#### DIRECTIONS:
Every record below must be returned word for word, with the pictures left out.

::: THE RECORDS

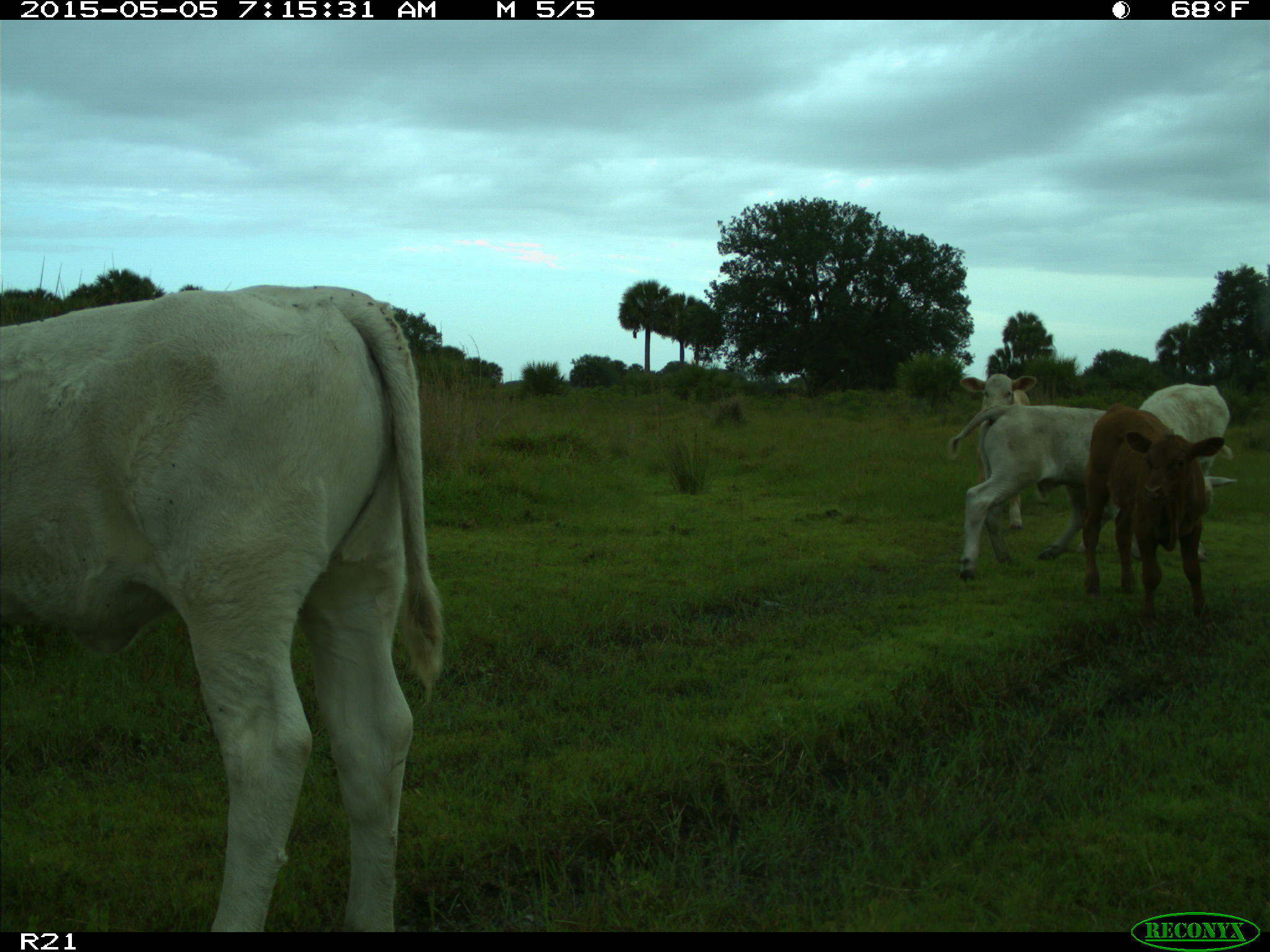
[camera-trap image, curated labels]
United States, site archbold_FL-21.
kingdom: Animalia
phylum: Chordata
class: Mammalia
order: Artiodactyla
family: Bovidae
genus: Bos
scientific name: Bos taurus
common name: domestic cow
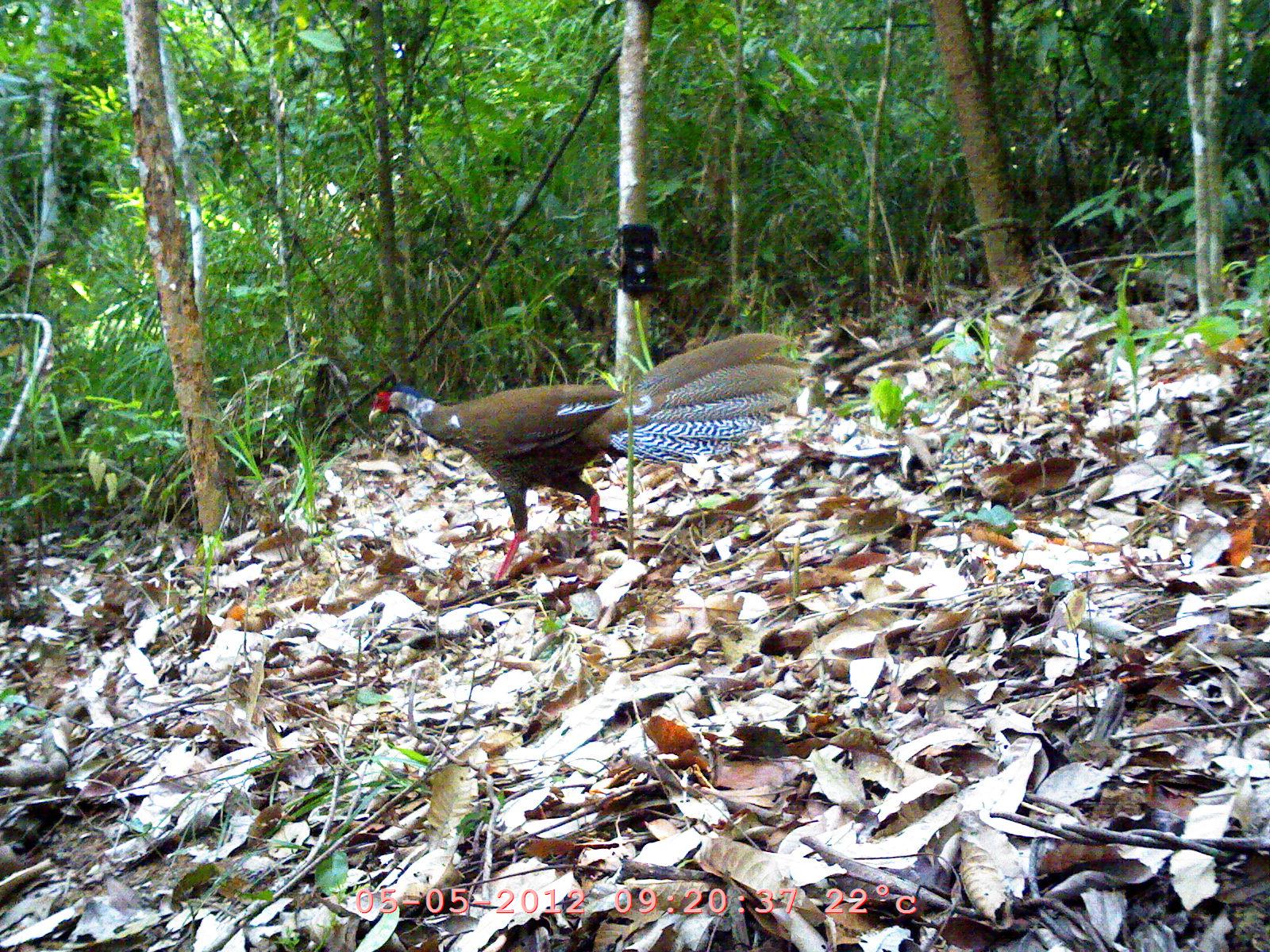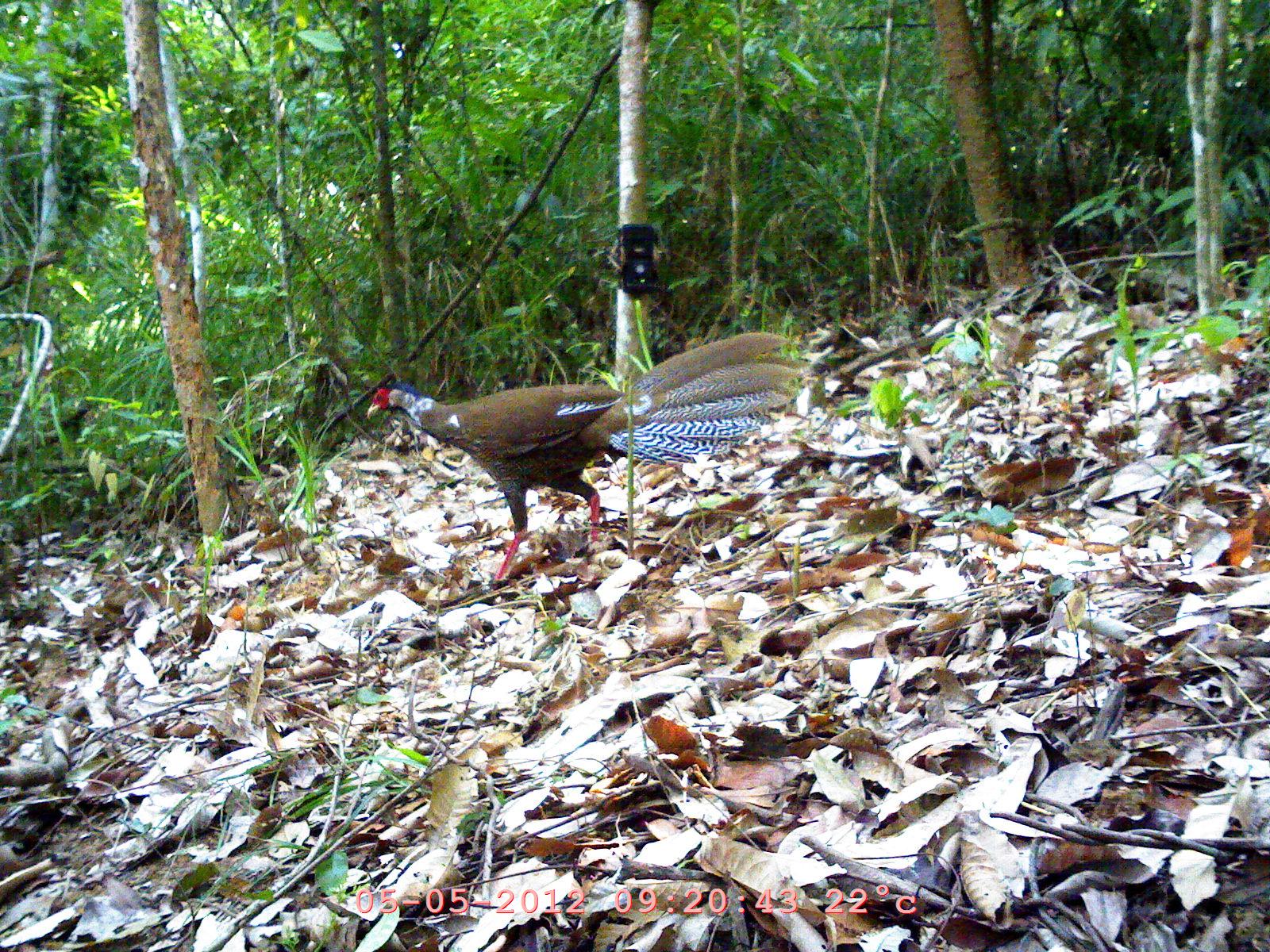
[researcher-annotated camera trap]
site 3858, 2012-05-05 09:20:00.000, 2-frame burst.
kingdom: Animalia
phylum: Chordata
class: Aves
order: Galliformes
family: Phasianidae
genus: Lophura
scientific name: Lophura nycthemera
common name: silver pheasant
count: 1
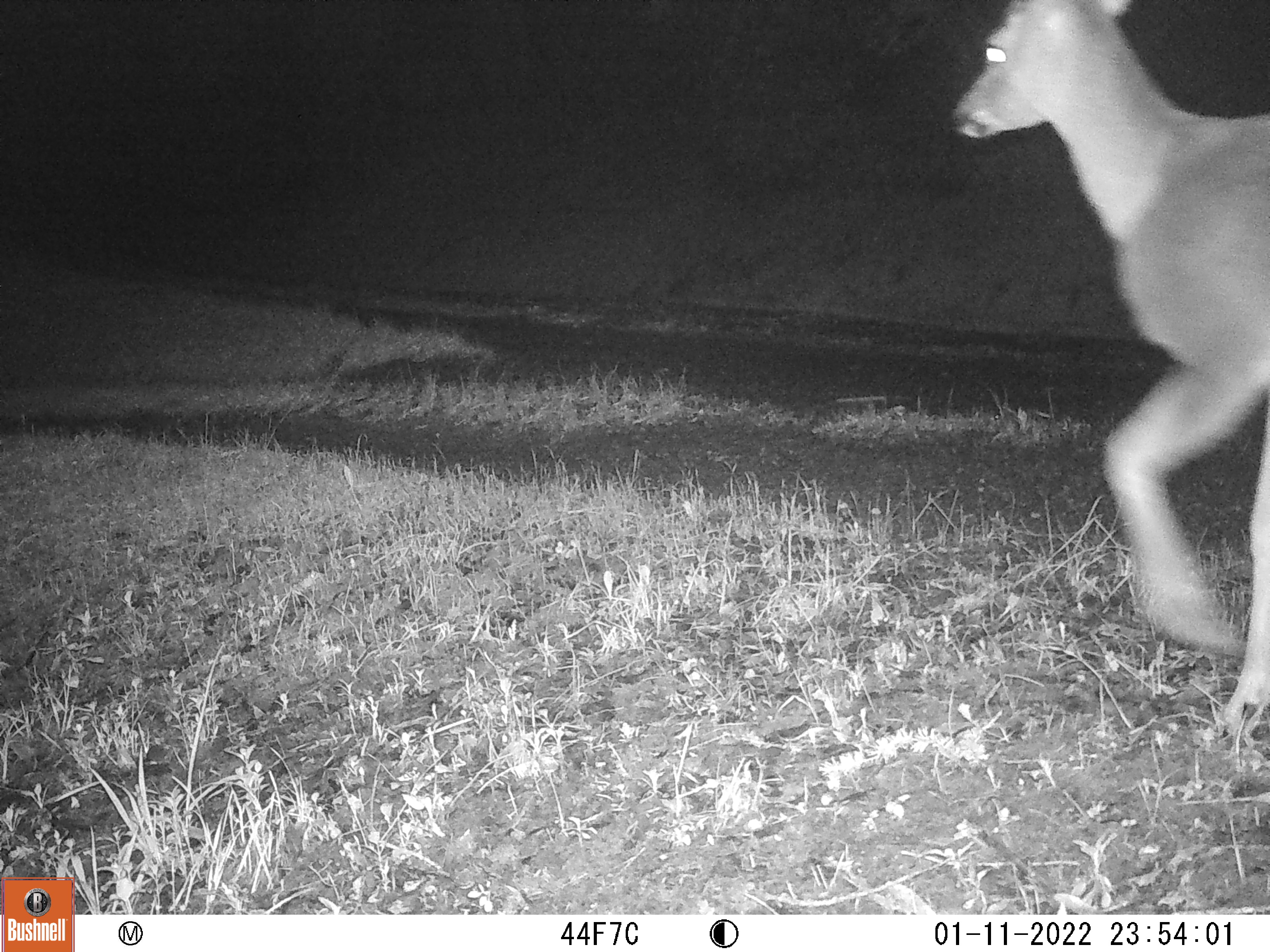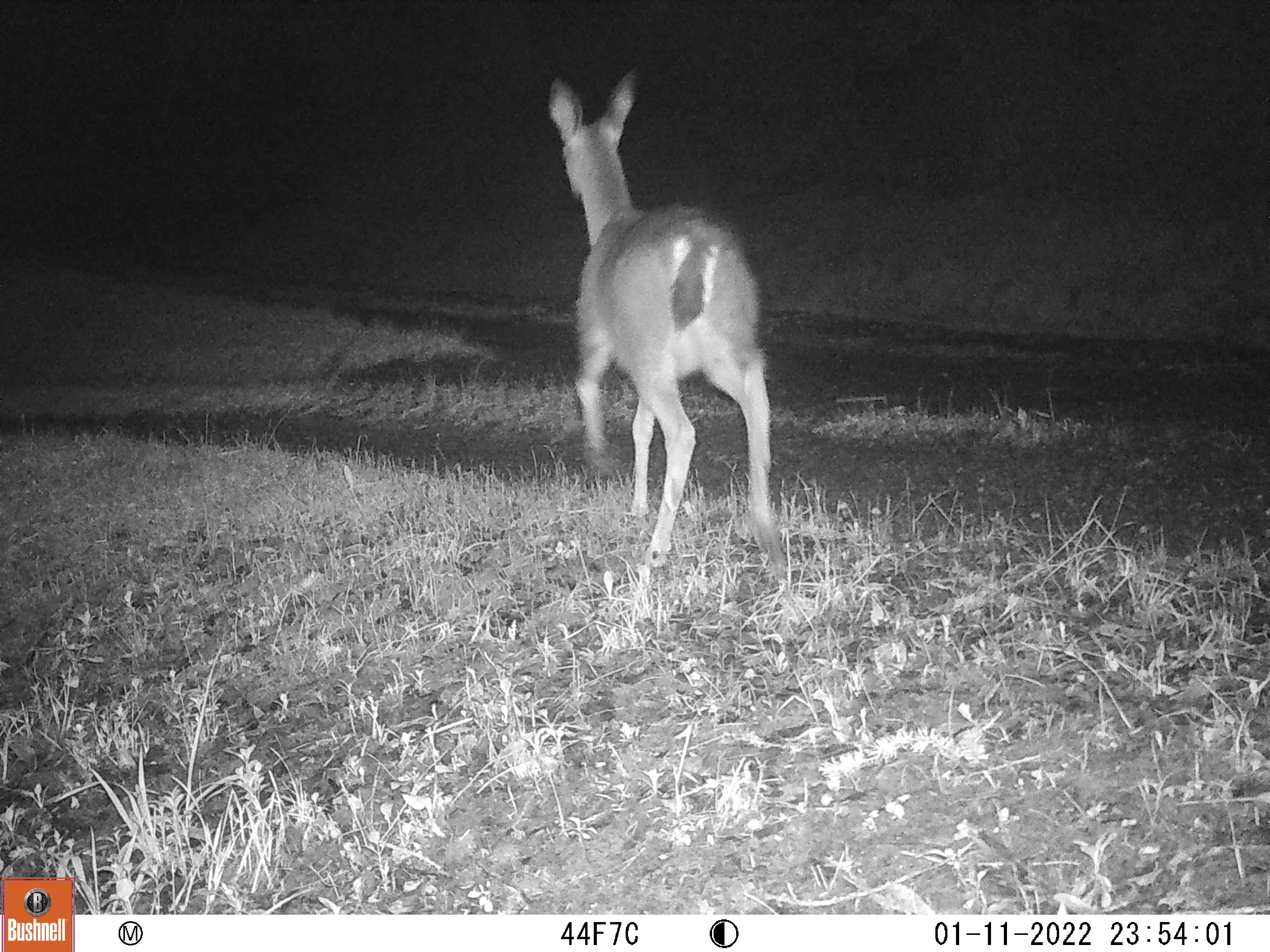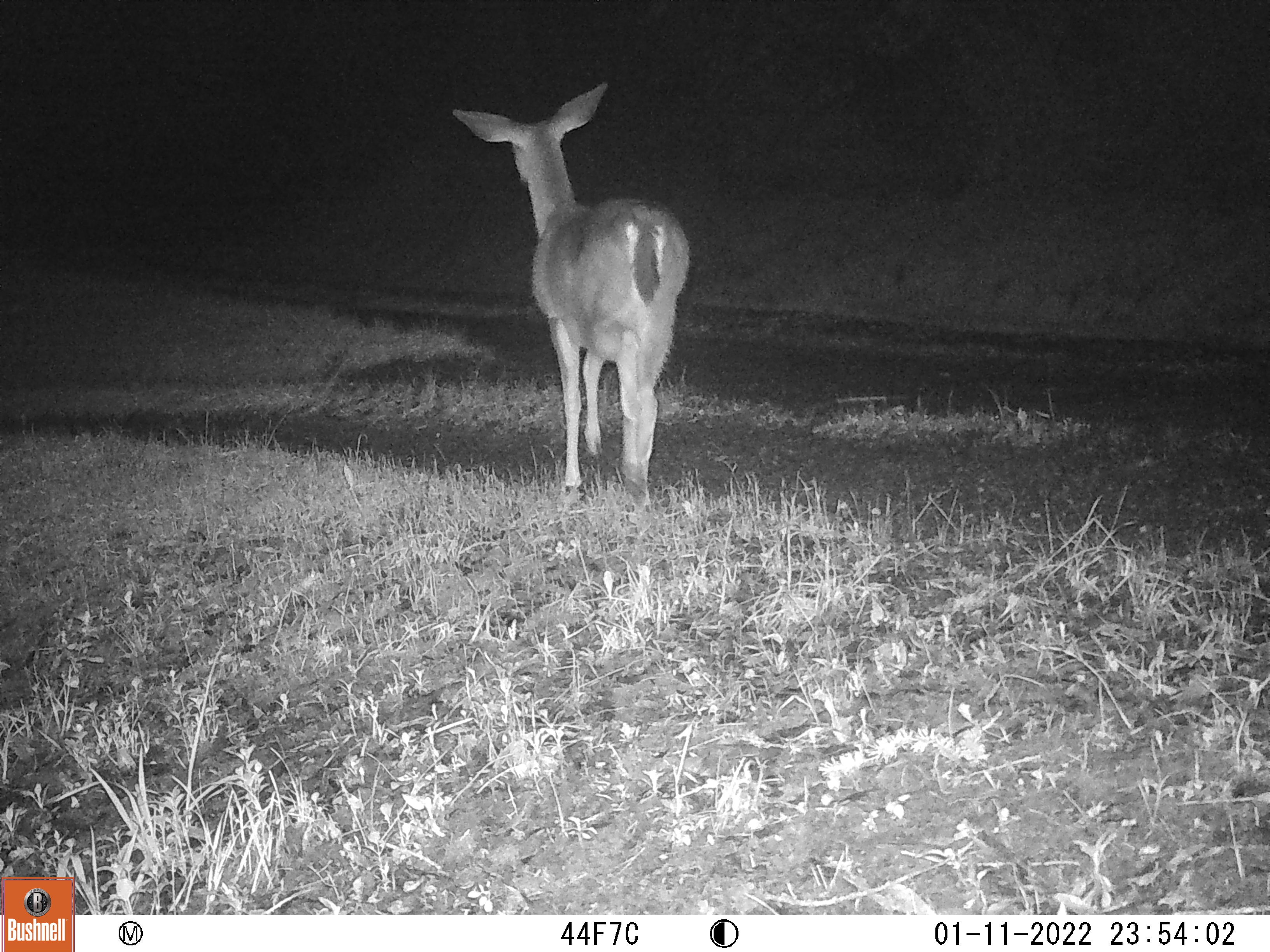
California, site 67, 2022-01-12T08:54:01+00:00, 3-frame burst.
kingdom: Animalia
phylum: Chordata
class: Mammalia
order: Artiodactyla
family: Cervidae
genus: Odocoileus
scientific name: Odocoileus hemionus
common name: mule deer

::::::

#### RESPONSE:
[camera-trap image, curated labels]
United States, site archbold_FL-21.
kingdom: Animalia
phylum: Chordata
class: Mammalia
order: Artiodactyla
family: Bovidae
genus: Bos
scientific name: Bos taurus
common name: domestic cow
[researcher-annotated camera trap]
site 3858, 2012-05-05 09:20:00.000, 2-frame burst.
kingdom: Animalia
phylum: Chordata
class: Aves
order: Galliformes
family: Phasianidae
genus: Lophura
scientific name: Lophura nycthemera
common name: silver pheasant
count: 1
California, site 67, 2022-01-12T08:54:01+00:00, 3-frame burst.
kingdom: Animalia
phylum: Chordata
class: Mammalia
order: Artiodactyla
family: Cervidae
genus: Odocoileus
scientific name: Odocoileus hemionus
common name: mule deer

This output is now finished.